Professor David E. Keyes

Ph.D., Applied Mathematics, Harvard 1984

David E. Keyes is the Richard F. Barry Professor of Mathematics & Statistics and Adjunct Professor of Computer Science at Old Dominion University and Acting Director of the Institute for Scientific Computing Research (ISCR) at the Lawrence Livermore National Laboratory. Keyes has accepted an offer to move to Columbia University's Department of Applied Physics and Applied Mathematics and assume the Fu Foundation Chair of Applied Mathematics, effective September 2003.

Schedule of Talks

Monday, April 28, 2003 2:30pm-3:20pm 312 Boucke Building

Scientific Discovery through Advanced Computing

ABSTRACT:  The Scientific Discovery through Advanced Computing (SciDAC) initiative is a web of interconnected projects --- partly research and partly software development --- designed to support simulation, data exploration, and collaboration in many thrust areas of the U.S. Department of Energy, including: climate modeling, fusion energy, chemical and materials science, astrophysics, and high energy and particle physics. SciDAC supports the creation of a new generation of scientific simulation codes for terascale systems. The program also includes research on numerical algorithms and systems software that will allow these codes to use modern parallel computers effectively. SciDAC will be of interest to modelers and researchers for the freely available software it will produce, and its approach is already being imitated in Europe and Asia. The acclaimed solver software "PETSc" is part of the nine-institution "Terascale Optimal PDE Simulations" (TOPS) project within SciDAC. As the director of the TOPS project, the speaker will provide an overview of its scope and scientific goals at a "big picture" level.

Tuesday, April 29, 2003 2:30pm-3:20pm 116 McAllister Building

Scalable Solvers and Software for PDE Applications

ABSTRACT:  Like the theoretical peak performance of a computer system, theoretical efficiency for algorithms is rarely closely approached for real applications.
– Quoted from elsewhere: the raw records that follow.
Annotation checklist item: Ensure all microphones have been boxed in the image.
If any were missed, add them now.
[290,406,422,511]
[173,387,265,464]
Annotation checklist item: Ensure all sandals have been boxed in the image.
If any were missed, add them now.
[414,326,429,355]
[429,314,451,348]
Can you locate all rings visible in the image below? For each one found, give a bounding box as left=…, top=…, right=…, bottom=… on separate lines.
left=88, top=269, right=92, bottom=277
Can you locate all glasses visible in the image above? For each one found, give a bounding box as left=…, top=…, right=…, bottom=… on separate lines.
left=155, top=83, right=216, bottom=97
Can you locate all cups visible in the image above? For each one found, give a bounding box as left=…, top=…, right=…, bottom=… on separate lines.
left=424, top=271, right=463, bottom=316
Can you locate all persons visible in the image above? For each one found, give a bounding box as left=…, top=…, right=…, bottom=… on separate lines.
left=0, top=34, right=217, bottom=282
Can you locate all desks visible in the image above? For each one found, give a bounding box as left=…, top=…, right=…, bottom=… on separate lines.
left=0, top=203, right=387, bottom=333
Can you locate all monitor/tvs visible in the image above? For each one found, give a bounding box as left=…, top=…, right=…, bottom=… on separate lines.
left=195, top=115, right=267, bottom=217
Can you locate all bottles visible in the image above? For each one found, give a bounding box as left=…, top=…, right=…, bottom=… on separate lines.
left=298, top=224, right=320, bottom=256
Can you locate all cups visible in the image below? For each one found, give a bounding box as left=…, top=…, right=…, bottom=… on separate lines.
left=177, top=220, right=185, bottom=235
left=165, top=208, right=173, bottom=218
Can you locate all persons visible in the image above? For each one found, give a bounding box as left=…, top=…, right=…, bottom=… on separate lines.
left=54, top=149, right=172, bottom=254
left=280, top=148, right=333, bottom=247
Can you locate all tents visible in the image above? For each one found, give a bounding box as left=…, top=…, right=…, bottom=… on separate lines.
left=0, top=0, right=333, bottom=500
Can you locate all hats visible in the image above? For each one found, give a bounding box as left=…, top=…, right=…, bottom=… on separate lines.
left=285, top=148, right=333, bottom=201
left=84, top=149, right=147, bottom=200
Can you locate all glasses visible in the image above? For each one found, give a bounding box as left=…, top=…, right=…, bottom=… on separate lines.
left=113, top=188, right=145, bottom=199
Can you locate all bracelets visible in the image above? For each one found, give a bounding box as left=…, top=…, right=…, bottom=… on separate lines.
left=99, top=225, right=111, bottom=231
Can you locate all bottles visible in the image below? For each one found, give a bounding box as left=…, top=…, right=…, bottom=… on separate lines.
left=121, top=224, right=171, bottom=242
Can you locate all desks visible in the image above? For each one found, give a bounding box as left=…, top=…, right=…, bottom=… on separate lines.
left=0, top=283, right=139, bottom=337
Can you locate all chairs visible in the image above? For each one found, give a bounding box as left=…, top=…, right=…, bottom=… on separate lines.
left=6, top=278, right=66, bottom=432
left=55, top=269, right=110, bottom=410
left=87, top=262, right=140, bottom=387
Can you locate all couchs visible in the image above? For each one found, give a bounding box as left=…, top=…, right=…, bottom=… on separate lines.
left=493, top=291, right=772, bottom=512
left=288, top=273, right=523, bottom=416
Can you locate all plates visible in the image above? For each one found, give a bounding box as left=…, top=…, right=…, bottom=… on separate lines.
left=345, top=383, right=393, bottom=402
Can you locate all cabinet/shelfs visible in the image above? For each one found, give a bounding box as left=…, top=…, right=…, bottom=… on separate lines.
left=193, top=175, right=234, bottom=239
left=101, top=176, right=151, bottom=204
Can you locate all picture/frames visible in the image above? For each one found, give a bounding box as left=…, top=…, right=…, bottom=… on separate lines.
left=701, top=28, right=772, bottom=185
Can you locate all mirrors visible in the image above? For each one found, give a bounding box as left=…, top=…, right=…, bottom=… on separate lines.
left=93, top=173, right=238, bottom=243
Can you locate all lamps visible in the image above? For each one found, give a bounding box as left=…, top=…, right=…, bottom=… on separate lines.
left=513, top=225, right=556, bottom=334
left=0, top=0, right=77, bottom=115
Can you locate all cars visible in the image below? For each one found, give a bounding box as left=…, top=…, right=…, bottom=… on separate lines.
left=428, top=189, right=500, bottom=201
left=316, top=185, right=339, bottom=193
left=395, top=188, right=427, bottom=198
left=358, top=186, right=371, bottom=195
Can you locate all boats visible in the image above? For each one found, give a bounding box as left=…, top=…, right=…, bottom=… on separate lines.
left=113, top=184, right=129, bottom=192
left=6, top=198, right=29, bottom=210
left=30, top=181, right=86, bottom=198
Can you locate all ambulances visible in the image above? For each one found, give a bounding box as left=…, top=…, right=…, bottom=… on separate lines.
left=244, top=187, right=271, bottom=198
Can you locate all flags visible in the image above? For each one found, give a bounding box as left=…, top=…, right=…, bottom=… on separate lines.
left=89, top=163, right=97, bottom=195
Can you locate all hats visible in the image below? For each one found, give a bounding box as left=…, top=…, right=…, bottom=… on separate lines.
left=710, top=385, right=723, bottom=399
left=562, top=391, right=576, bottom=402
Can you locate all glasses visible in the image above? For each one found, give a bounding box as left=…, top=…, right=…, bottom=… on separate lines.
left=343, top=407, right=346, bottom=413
While the quest for the "textbook efficiency" continues on many fronts, real users need to have their solver capabilities upgraded today to exploit the platform potential to run more highly resolved computations. The Terascale Optimal PDE Simulations (TOPS) project of the SciDAC initiative is working on both fronts --- attempting to make fundamental advances in numerical algorithms that will be integrated into tomorrow's scalable solver software while attempting to be of service to SciDAC application developers and others at the outset of the initiative.
   In this talk, we dwell on some practical aspects of migrating from a legacy (usually operator-split) nonlinear solver for evolutionary or equilibrium systems of PDEs to a Jacobian-free Newton-Krylov framework that provides strong controls on splitting error while still incorporating physically-based operator-split methodology (and even legacy subroutines) where possible. It is emphasized that to support even a single application from development through production use on various platforms, contemporary solver libraries must offer a menu of flexibly combinable and tunable components to allow application-specific and architecture-specific trade-offs (e.g., memory versus flops, synchronization frequency versus stability, robustness versus efficiency). We also discuss some experiences with the M3D extended magnetohydrodynamics code of our PPPL-based SciDAC partners, which is designed to underscore the desirability of being able to draw from a broad family of solvers within a single application.